» **Tekstfragment**:
((

Het platteland in Europa loopt leeg. Wat doen we met die gebieden? Rewilding Europe wil het teruggeven aan de natuur. Kan dit ook in het kleine Nederland?
In grote delen van Europa loopt het platteland leeg. De landbouw is er niet meer concurrerend genoeg. Jongeren trekken weg en ouderen proberen te overleven in dorpen die nauwelijks toekomstperspectief hebben. Naar schatting zal tot 2030 meer dan 30 miljoen hectare grond verlaten worden. Wat doen we met die leeglopende gebieden? Rewilding Europe heeft het antwoord: geef ze terug aan de natuur.
“We hebben in Europa veel natuur verloren. Leeglopende gebieden zijn een geweldige kans om de natuur weer meer de ruimte te geven.” Aan het woord is Frans Schepers, algemeen directeur van Rewilding Europe, een stichting die hij samen met drie andere Europeanen in 2011 oprichtte. Rewilding Europe heeft een grensverleggende toekomstvisie, legt Schepers uit. ‘Rewilding’ staat voor het wilder maken van natuurgebieden, waarbij die natuur meer op eigen benen staat, de mens een welkome bezoeker is en waar de lokale economie profiteert van de terugkeer van wilde diersoorten. Rewilding Europe zet zich in voor de herintroductie van groot wild, zogenaamde ‘sleutelsoorten’ in het ecosysteem.
In acht Europese gebieden wordt deze visie inmiddels ten uitvoer gebracht. In 2022 zal op één miljoen hectare dit proces van ‘rewilding’ in gang zijn gezet. Verlaten landschappen moeten zo omgetoverd worden tot spectaculaire natuurlandschappen met een rijke flora en fauna, natuurlijke bossen en graslanden, meanderende rivieren en wilde dieren. “Onze eigen iconische natuurlandschappen, zoals Amerika haar Yellowstone heeft en Afrika haar Serengeti”, schetst Schepers. Een prachtig idee. Wat maakt het zo anders dan traditioneel natuurbeheer? En kan dit ook in ons kleine land?

))

» **Gegeven rijen**:
((

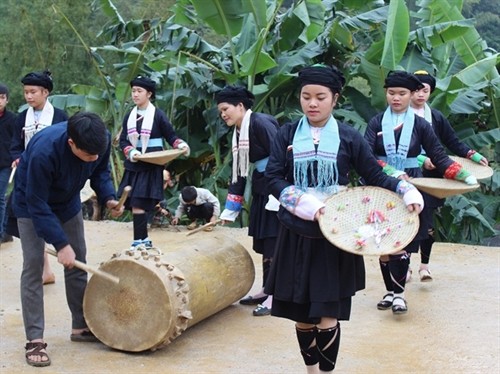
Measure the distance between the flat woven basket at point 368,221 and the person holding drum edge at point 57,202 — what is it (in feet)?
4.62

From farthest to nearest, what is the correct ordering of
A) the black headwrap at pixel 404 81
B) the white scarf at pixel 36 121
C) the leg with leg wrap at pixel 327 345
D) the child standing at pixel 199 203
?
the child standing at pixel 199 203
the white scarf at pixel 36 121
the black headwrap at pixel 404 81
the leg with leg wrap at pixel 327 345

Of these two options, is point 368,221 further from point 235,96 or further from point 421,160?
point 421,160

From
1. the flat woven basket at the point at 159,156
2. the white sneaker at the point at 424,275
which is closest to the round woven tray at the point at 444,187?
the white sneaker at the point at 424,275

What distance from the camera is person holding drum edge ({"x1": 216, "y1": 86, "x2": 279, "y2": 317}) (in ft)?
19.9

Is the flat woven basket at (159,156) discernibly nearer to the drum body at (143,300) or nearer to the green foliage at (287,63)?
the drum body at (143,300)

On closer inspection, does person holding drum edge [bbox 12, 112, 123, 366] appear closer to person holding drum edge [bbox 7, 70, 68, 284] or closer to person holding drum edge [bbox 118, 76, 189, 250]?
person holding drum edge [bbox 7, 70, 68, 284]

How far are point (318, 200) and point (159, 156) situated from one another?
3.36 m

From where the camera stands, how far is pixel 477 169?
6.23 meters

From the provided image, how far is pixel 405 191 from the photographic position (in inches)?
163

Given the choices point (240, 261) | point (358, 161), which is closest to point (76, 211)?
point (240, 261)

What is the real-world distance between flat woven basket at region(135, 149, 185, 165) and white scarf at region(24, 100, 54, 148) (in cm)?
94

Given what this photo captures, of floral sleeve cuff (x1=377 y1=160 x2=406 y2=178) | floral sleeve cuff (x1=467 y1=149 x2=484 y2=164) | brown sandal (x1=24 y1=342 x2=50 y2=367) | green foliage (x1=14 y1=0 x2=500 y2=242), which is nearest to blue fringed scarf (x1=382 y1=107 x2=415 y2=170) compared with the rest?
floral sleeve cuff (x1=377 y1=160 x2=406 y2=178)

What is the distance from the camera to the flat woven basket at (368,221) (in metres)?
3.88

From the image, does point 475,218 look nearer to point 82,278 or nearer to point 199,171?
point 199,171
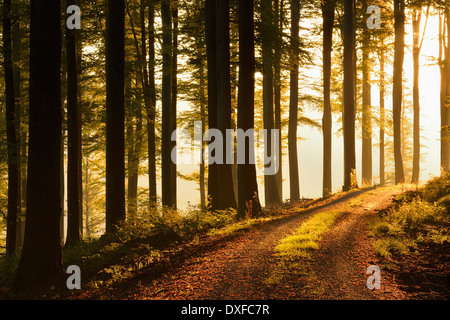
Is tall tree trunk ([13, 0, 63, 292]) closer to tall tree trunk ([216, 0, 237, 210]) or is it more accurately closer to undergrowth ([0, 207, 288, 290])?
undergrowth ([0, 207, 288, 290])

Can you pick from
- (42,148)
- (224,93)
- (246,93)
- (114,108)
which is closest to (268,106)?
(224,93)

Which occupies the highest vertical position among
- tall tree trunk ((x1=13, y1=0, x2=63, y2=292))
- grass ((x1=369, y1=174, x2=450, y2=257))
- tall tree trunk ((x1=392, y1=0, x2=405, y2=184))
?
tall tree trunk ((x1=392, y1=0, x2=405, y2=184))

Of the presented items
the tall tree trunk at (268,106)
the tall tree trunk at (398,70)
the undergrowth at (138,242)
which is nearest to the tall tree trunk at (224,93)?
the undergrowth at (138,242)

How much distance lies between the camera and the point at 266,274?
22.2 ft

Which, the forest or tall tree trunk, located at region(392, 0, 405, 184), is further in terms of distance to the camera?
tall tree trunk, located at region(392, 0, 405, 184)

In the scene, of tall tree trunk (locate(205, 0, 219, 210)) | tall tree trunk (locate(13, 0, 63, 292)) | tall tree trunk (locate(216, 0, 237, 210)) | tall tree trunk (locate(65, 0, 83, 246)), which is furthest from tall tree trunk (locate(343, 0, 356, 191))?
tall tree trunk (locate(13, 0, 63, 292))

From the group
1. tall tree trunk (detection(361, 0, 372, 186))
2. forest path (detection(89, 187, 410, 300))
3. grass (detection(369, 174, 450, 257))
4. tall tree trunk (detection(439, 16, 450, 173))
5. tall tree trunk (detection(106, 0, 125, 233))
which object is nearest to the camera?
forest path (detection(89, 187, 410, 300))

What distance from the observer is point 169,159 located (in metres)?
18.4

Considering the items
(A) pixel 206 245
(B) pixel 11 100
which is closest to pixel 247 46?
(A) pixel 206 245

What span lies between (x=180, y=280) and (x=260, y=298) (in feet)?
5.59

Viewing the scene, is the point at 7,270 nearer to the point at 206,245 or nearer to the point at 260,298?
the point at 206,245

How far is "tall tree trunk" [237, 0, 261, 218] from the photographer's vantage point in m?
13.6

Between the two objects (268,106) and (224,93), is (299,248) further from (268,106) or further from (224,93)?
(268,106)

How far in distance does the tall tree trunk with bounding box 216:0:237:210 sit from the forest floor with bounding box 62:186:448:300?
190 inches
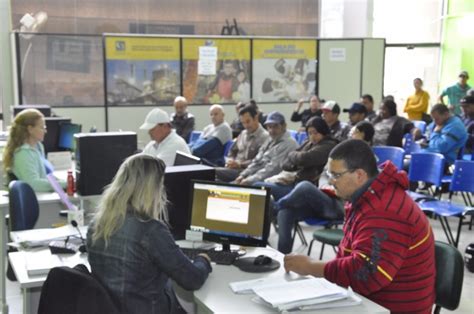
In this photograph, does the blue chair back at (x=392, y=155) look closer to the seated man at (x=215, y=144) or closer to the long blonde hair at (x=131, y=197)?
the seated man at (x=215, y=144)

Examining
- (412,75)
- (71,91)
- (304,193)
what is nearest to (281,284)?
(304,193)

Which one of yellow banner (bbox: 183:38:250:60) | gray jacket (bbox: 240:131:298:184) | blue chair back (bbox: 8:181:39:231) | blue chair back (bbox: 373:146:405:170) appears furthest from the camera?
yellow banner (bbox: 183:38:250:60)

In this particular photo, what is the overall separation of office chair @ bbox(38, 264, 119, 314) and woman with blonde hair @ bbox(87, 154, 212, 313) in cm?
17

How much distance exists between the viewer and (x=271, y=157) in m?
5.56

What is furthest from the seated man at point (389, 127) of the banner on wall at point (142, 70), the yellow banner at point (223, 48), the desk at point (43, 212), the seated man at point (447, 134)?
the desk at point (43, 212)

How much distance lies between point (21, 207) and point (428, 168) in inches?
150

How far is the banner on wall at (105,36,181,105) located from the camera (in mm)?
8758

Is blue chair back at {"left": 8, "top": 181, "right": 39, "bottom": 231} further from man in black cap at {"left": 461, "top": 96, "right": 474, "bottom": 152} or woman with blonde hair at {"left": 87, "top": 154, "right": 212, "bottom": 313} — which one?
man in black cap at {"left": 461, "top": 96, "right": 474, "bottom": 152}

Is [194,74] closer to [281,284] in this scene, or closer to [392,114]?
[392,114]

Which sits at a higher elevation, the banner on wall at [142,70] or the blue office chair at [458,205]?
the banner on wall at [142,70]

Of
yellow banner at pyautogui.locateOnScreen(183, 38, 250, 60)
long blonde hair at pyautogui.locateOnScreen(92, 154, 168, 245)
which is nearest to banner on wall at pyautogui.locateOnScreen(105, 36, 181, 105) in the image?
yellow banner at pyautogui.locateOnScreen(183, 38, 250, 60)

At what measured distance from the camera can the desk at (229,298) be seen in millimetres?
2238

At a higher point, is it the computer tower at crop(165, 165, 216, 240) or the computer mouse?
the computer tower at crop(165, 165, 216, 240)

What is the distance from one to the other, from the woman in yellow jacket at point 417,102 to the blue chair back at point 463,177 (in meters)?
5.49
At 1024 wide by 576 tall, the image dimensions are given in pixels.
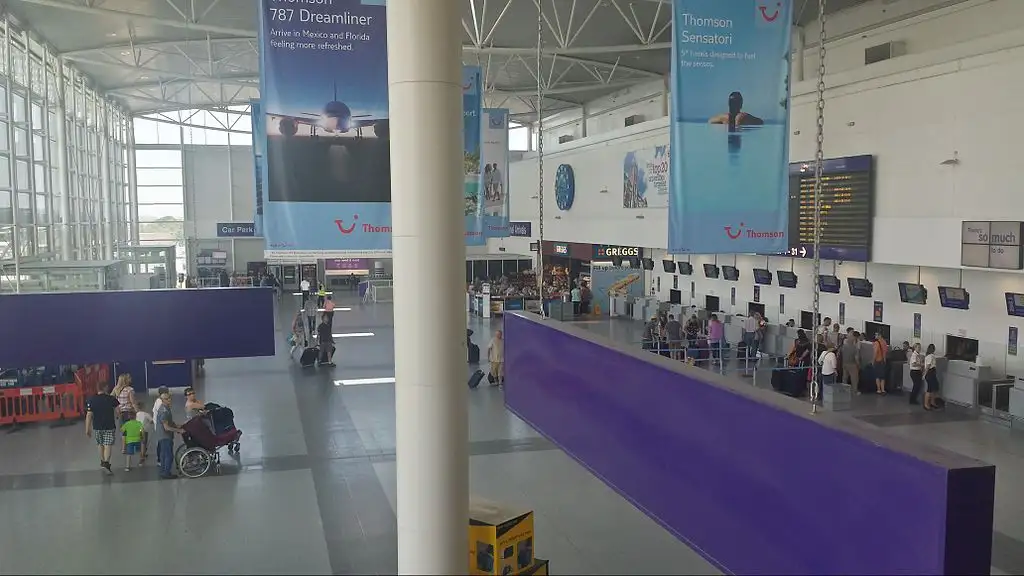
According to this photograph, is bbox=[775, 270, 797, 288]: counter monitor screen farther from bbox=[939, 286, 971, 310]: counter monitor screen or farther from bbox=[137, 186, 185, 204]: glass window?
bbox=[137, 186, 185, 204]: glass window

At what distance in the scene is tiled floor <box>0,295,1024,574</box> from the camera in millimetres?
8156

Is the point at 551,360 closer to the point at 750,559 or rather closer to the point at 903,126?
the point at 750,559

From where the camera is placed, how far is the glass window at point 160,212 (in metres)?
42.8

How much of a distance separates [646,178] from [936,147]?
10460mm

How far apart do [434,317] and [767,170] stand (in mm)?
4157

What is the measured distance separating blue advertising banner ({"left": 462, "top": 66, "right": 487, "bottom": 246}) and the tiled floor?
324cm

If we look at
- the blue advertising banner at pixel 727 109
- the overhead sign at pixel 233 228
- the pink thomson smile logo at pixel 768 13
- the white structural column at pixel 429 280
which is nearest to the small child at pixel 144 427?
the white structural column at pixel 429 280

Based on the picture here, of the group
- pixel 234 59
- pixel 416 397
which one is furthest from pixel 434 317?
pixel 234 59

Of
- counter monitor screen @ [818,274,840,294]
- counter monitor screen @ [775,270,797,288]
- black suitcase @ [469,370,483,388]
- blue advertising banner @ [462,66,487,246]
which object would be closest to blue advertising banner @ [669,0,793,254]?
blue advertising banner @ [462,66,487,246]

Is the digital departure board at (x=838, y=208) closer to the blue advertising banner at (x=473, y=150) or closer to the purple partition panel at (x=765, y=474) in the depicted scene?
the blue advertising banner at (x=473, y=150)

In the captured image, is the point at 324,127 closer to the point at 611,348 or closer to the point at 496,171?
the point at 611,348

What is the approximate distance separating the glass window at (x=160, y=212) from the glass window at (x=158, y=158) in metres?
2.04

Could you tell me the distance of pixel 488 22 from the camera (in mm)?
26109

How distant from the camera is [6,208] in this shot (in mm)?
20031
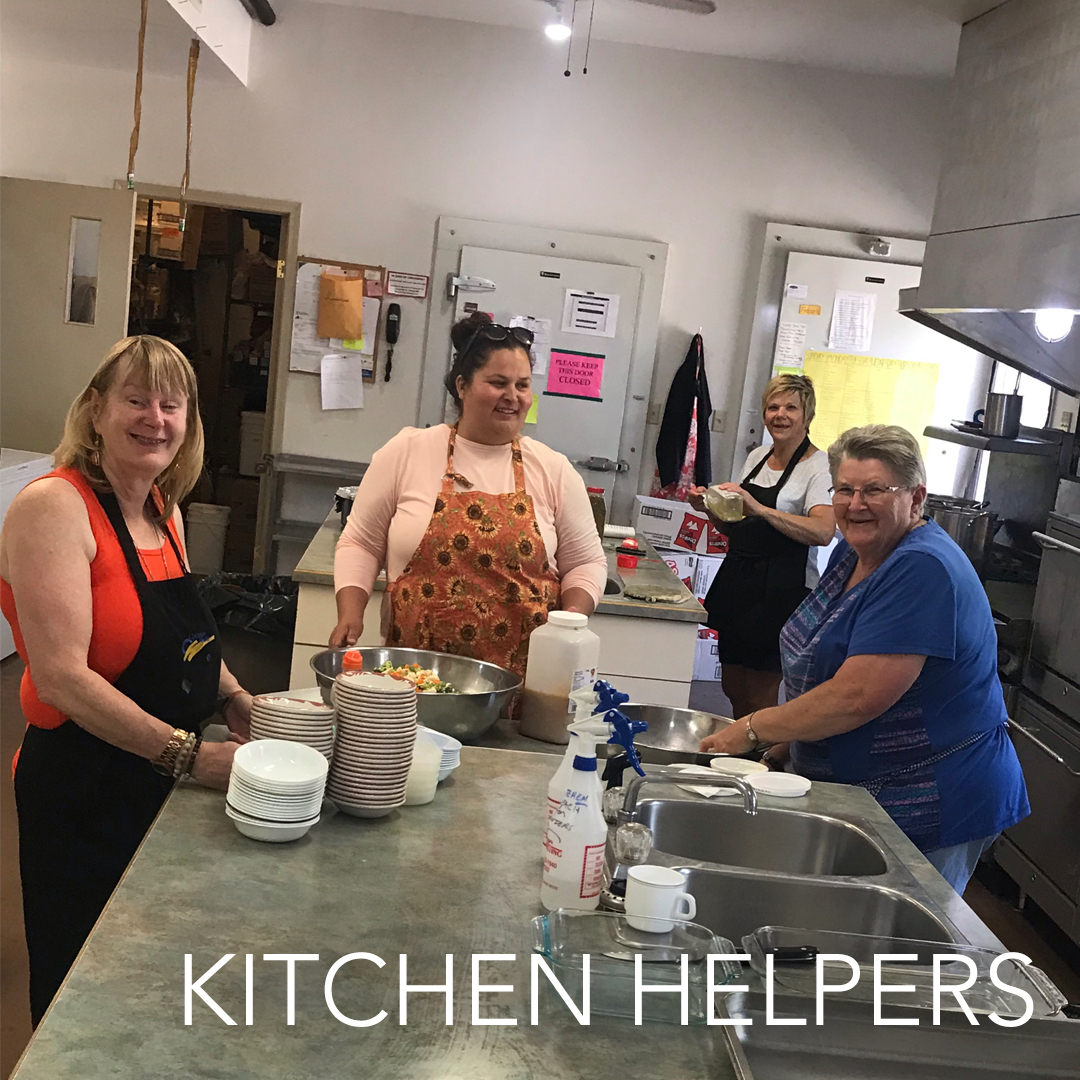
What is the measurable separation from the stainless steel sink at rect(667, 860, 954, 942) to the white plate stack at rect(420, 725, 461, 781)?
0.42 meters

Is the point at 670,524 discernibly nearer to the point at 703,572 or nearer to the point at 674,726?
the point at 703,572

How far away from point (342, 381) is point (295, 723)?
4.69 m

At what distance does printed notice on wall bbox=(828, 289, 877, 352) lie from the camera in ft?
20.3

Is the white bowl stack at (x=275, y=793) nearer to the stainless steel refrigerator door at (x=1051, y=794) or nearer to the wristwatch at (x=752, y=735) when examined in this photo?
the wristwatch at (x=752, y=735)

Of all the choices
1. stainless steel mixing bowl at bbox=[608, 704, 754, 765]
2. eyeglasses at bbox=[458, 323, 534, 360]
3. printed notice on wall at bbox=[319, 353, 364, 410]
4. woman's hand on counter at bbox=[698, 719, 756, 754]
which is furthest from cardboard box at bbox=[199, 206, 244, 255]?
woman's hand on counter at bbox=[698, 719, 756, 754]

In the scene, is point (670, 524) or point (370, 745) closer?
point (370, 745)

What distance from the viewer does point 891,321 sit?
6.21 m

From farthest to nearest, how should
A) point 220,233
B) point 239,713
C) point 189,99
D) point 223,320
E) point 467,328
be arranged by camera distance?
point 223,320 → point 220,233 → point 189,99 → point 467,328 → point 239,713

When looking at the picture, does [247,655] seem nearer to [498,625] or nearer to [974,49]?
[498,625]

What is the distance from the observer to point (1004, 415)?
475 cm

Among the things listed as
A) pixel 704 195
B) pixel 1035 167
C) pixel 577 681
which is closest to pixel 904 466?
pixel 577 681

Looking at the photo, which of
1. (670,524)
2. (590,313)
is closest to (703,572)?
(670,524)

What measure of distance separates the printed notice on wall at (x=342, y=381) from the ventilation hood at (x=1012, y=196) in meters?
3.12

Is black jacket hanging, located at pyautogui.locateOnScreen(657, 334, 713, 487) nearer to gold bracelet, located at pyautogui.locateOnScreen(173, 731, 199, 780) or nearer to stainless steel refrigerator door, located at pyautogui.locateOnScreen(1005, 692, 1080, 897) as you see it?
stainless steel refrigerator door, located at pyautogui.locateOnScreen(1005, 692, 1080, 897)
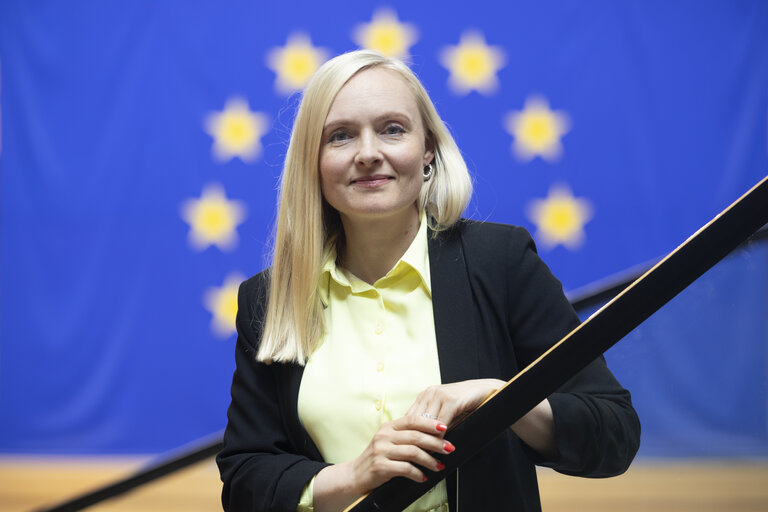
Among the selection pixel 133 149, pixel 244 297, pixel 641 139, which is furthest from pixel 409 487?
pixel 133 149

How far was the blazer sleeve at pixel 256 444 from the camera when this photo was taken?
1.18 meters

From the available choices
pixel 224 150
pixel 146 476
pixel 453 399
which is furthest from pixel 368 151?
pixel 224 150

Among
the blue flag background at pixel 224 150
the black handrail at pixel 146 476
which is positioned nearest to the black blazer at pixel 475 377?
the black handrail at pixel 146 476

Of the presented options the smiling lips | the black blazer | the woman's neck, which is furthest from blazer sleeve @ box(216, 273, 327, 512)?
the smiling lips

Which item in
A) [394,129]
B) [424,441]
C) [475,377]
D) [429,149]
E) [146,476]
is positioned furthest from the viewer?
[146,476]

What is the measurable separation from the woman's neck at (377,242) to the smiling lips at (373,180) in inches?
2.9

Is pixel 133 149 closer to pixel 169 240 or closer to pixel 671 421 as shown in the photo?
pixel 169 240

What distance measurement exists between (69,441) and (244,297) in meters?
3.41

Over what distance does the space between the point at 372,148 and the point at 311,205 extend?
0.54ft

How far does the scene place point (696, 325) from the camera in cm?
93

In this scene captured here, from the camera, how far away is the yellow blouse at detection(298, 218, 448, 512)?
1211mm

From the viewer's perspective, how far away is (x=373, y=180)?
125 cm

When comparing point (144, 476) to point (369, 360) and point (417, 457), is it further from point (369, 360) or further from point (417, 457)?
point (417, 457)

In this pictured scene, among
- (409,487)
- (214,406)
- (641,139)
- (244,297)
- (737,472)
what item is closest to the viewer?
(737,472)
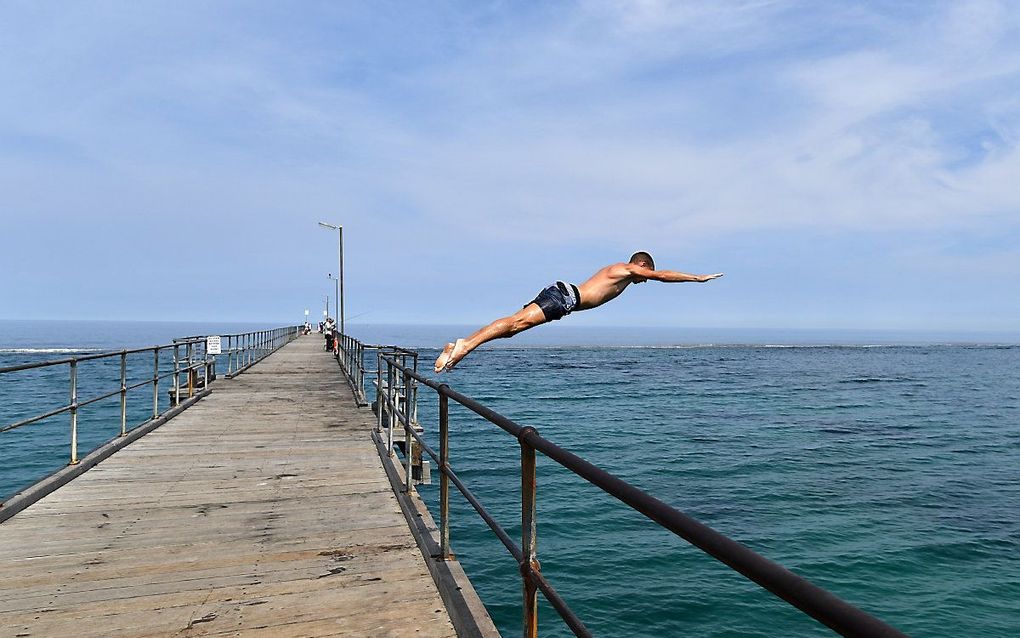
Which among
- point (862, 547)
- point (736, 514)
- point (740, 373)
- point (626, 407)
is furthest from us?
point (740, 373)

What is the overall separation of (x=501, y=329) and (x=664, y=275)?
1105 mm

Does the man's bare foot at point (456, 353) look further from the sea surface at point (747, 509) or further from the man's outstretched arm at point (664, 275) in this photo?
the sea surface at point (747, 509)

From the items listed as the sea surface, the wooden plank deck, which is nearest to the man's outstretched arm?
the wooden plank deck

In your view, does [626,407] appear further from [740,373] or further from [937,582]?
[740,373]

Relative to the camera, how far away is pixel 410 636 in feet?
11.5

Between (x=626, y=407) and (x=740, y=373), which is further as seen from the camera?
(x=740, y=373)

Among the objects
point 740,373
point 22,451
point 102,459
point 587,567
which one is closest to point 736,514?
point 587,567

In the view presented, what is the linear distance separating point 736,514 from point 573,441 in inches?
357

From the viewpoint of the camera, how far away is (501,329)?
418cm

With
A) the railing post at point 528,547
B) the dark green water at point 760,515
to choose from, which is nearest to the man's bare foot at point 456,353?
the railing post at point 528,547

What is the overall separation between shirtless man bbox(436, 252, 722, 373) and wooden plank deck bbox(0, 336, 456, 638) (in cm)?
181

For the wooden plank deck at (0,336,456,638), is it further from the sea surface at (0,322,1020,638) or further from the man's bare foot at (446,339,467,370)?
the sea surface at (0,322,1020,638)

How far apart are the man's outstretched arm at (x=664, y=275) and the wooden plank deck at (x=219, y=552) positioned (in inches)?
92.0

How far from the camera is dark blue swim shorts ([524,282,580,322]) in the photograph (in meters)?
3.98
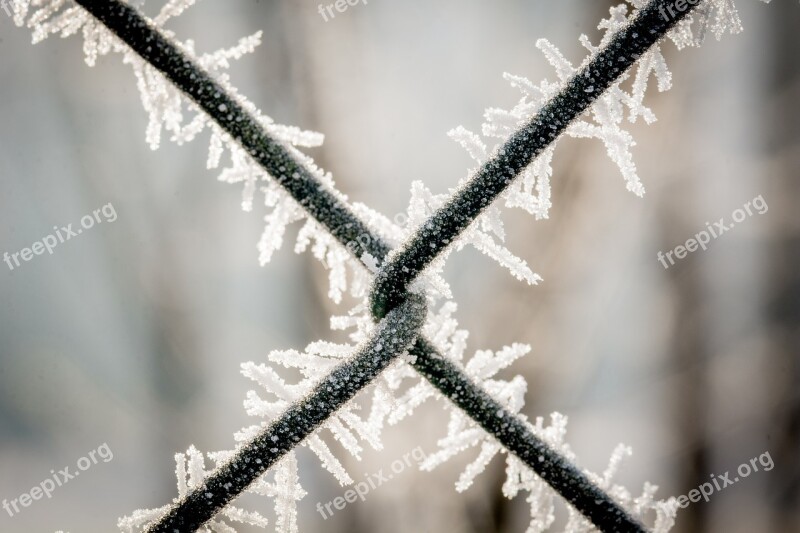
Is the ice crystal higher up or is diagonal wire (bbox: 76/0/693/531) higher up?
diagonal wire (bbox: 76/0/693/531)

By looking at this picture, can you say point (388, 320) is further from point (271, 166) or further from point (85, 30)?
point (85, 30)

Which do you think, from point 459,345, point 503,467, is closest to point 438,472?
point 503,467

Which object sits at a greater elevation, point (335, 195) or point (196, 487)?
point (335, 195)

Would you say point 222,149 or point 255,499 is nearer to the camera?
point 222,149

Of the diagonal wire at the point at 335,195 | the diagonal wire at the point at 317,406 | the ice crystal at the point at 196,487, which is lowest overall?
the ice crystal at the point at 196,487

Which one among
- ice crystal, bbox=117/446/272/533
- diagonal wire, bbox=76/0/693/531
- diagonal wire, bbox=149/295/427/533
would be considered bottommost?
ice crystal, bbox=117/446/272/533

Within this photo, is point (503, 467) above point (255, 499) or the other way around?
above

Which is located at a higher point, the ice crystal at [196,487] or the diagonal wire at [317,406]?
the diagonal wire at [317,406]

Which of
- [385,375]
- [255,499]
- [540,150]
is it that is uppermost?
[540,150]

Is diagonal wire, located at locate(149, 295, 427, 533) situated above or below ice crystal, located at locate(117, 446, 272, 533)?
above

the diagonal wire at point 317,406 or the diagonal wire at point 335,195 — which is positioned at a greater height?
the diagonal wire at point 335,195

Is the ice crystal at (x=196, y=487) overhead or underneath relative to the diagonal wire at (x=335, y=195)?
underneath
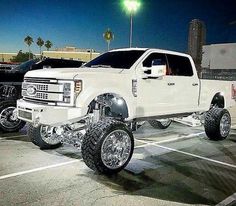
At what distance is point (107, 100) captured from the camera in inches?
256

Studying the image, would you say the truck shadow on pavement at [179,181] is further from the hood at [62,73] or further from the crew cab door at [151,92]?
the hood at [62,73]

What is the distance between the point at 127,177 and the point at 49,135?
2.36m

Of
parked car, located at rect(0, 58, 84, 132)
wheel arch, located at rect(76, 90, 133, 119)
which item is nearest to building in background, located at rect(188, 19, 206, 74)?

))

» **Doel 1**:
Geef bij elke bewering aan of die overeenkomt met het tekstfragment over rewilding, en citeer de woorden uit het tekstfragment die de doorslag geven:
(a) Frans Schepers richtte Rewilding Europe in 2011 op samen met drie andere Europeanen.
(b) De visie van Rewilding Europe wordt inmiddels in twaalf Europese gebieden uitgevoerd.
(c) De landbouw op het leeglopende platteland is nog concurrerend genoeg.
» **Doel 2**: Noem alle jaartallen uit het tekstfragment over rewilding, in de volgorde waarin ze voorkomen.
» **Doel 3**: Schrijf het tekstfragment over rewilding verder, te beginnen na de laatste zin.

» **Antwoord 1**:
(a) Ja: "een stichting die hij samen met drie andere Europeanen in 2011 oprichtte"
(b) Nee: "In acht Europese gebieden wordt deze visie inmiddels ten uitvoer gebracht."
(c) Nee: "De landbouw is er niet meer concurrerend genoeg."

» **Antwoord 2**: 2030, 2011, 2022

» **Antwoord 3**:
Natuurlijke processen
Bos moet bos blijven, heide moet heide blijven en soortenbescherming vindt op de vierkante kilometer plaats. Dat is het huidige natuurbeleid, en dat is naar de smaak van Rewilding Europe nog veel te weinig gericht op natuurherstel en te veel op het fixeren van een bepaalde status. “Behoud en bescherming zijn belangrijk,” zegt Frans Schepers desalniettemin, “de natuur staat nog steeds onder zware druk. Maar we moeten ons goed realiseren dat veel van onze natuur is gedegradeerd.” Rewilding Europe richt zich daarom vooral op herstel van natuurlijke processen, en wil dat het niet de mens is die beheert. “Als die processen de ruimte krijgen en daar de juiste condities voor worden gecreëerd, laat de natuur een enorme herstelkracht zien. Gelukkig zijn er steeds meer mensen die zich realiseren dat behoud onvoldoende is. En dat rewilding de toekomst is.”
Natuurontwikkeling
Toch is rewilding niet nieuw, ook niet in Nederland. Onder de noemer ‘natuurontwikkeling’ pioniert Nederland al bijna 30 jaar met dit onderwerp. In 1992 presenteerde het Wereld Natuur Fonds bijvoorbeeld het plan ‘Levende Rivieren’, dat de gefixeerde Nederlandse delta weer leven inblies. En, de Oostvaardersplassen, ooit bedoeld als industrieterrein, is nu een natuurgebied van Staatsbosbeheer met ontelbare moeras- en watervogels en Europa’s grootste kudde wilde paarden. Zelfs de majestueuze zeearend en de kraanvogel zijn er als broedvogel teruggekeerd. Deze natuurontwikkeling werd vastgelegd in De Nieuwe Wildernis, Nederlands best bekeken natuurfilm ooit.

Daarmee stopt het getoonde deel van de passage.